== Aim of the task ==
Extract each line in the records below that contains the string "gray".

== Task material ==
------------------------------------------------
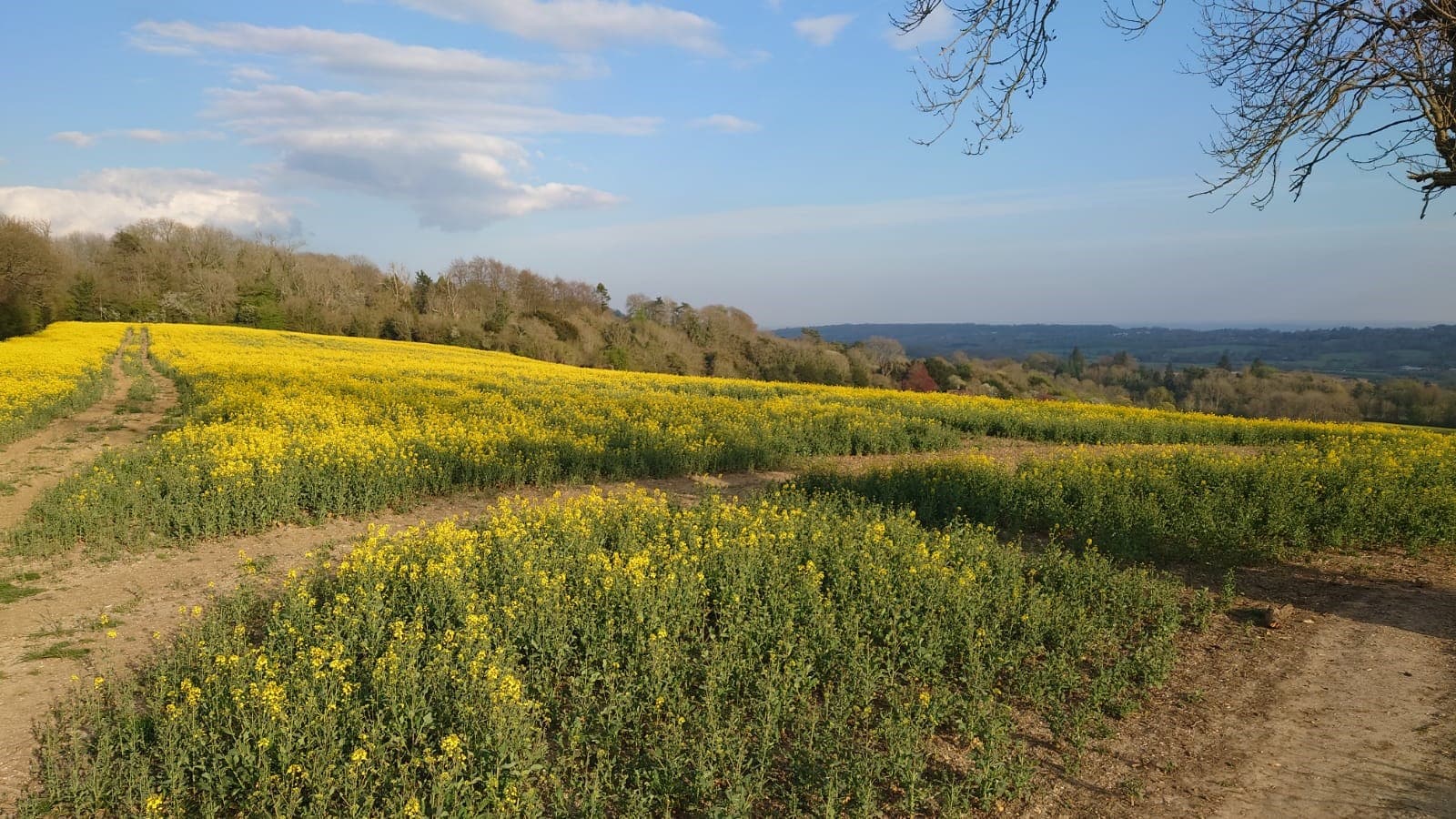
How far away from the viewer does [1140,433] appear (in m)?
20.2

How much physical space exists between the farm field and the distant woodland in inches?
1512

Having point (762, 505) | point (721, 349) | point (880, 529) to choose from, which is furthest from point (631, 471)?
point (721, 349)

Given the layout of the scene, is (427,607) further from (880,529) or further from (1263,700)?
(1263,700)

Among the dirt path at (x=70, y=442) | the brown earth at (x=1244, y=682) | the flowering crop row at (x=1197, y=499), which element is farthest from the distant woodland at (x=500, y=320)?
the brown earth at (x=1244, y=682)

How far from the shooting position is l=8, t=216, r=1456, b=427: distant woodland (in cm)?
4431

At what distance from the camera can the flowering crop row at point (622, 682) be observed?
405 cm

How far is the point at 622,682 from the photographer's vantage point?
5.12 metres

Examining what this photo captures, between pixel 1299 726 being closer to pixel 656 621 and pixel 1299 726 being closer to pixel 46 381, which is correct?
pixel 656 621

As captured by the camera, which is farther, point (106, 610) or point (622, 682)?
point (106, 610)

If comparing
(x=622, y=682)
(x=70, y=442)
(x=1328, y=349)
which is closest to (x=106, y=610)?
(x=622, y=682)

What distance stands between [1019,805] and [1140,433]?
734 inches

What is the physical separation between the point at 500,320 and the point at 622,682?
61633 mm

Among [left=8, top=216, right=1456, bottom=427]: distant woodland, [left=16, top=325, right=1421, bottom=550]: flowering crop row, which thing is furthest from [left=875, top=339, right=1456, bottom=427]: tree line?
[left=16, top=325, right=1421, bottom=550]: flowering crop row

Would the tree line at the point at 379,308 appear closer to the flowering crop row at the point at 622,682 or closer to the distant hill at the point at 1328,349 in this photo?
the distant hill at the point at 1328,349
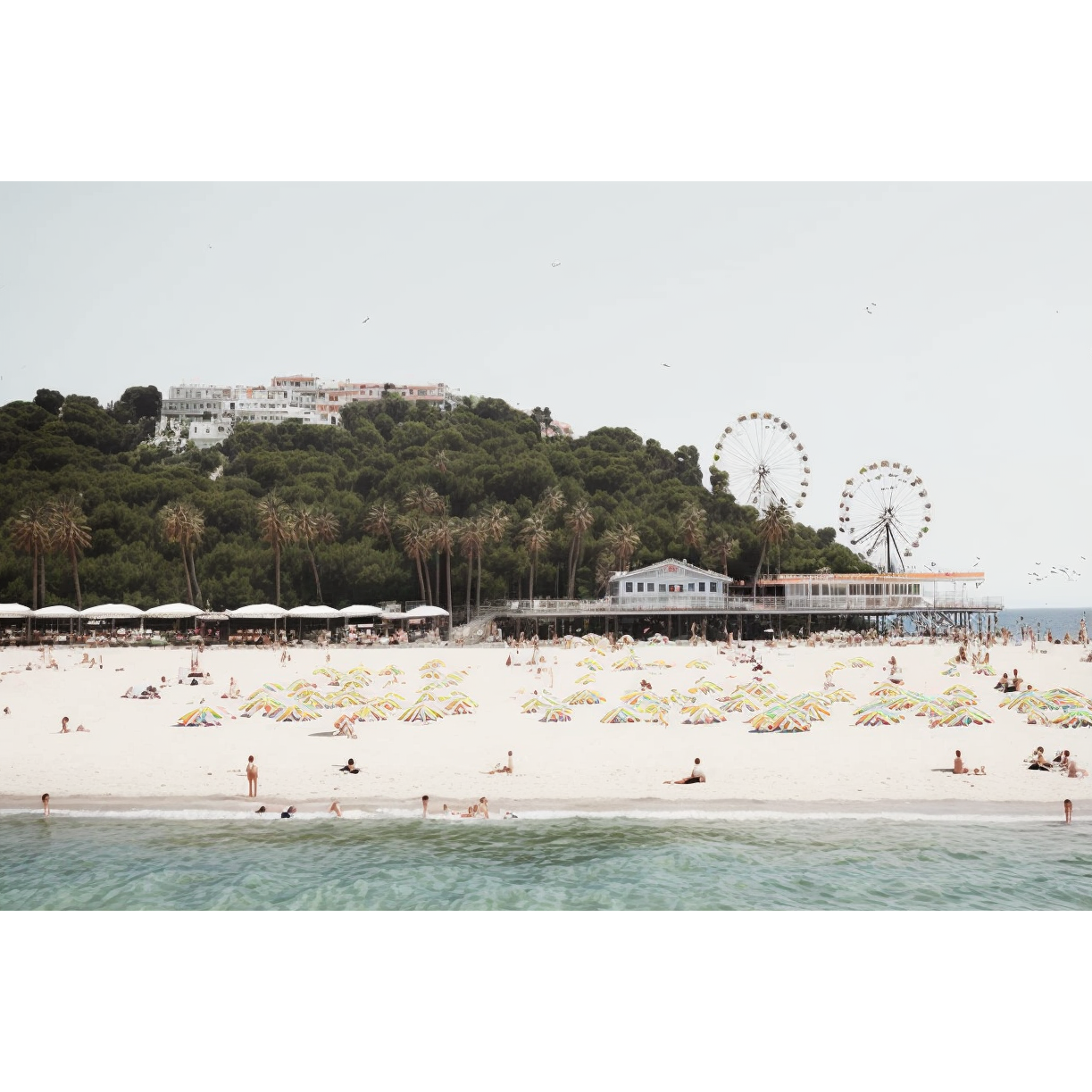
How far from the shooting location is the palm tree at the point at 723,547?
73.4m

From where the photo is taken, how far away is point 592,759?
21.2m

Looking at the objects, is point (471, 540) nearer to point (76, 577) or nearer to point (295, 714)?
point (76, 577)

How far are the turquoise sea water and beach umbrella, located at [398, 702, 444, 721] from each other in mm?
8395

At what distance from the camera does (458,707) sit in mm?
26984

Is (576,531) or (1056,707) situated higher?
(576,531)

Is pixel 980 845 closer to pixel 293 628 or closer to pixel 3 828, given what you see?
pixel 3 828

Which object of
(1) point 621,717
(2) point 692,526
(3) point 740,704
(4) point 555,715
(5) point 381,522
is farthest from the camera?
(2) point 692,526

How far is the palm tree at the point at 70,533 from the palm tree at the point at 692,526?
128 feet

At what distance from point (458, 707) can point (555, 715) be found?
2.81 m

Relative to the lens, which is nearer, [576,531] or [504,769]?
[504,769]

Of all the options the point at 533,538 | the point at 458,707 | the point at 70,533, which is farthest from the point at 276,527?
the point at 458,707

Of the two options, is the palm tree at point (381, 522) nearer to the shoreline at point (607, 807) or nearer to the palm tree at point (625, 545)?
the palm tree at point (625, 545)

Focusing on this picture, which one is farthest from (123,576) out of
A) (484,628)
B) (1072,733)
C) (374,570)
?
(1072,733)
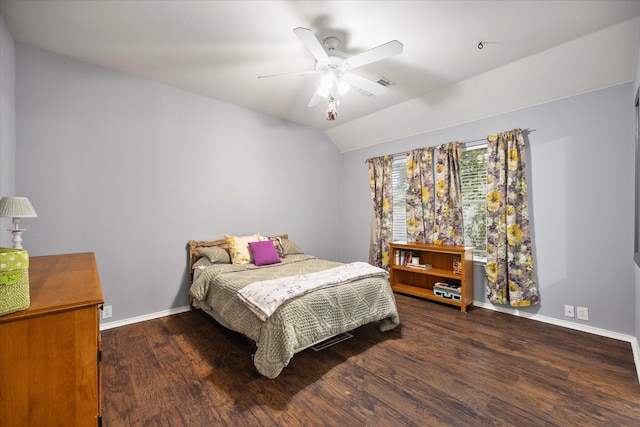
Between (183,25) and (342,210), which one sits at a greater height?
(183,25)

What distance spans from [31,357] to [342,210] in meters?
4.52

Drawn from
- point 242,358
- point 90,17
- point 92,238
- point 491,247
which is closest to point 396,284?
point 491,247

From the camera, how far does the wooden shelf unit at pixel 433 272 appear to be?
11.1 feet

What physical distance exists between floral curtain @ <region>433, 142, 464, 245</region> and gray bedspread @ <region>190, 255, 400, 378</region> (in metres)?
1.41

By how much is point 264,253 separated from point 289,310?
1.43m

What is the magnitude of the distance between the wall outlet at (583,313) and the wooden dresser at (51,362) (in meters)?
3.87

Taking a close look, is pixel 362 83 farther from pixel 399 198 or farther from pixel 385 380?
pixel 385 380

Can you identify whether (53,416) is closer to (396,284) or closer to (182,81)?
(182,81)

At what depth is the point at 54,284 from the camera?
130cm

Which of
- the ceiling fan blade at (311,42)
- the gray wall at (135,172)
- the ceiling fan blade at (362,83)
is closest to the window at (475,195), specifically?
the ceiling fan blade at (362,83)

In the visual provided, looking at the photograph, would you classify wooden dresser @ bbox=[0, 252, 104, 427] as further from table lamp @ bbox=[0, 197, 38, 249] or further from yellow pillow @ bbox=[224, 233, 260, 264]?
yellow pillow @ bbox=[224, 233, 260, 264]

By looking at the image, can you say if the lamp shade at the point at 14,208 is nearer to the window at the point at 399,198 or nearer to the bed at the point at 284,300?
the bed at the point at 284,300

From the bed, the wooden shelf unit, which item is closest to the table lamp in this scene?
the bed

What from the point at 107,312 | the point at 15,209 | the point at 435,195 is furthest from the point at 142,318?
the point at 435,195
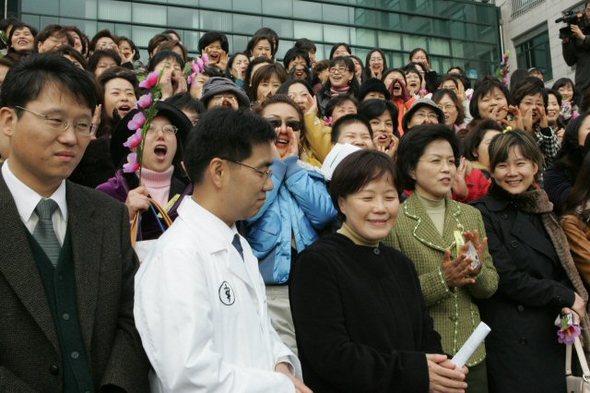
------------------------------------------------
== Correct response ==
What physical distance exists between floral curtain @ <region>433, 142, 464, 245</region> and gray bedspread @ <region>190, 255, 400, 378</region> (in metres)?
- the gray wall at (135,172)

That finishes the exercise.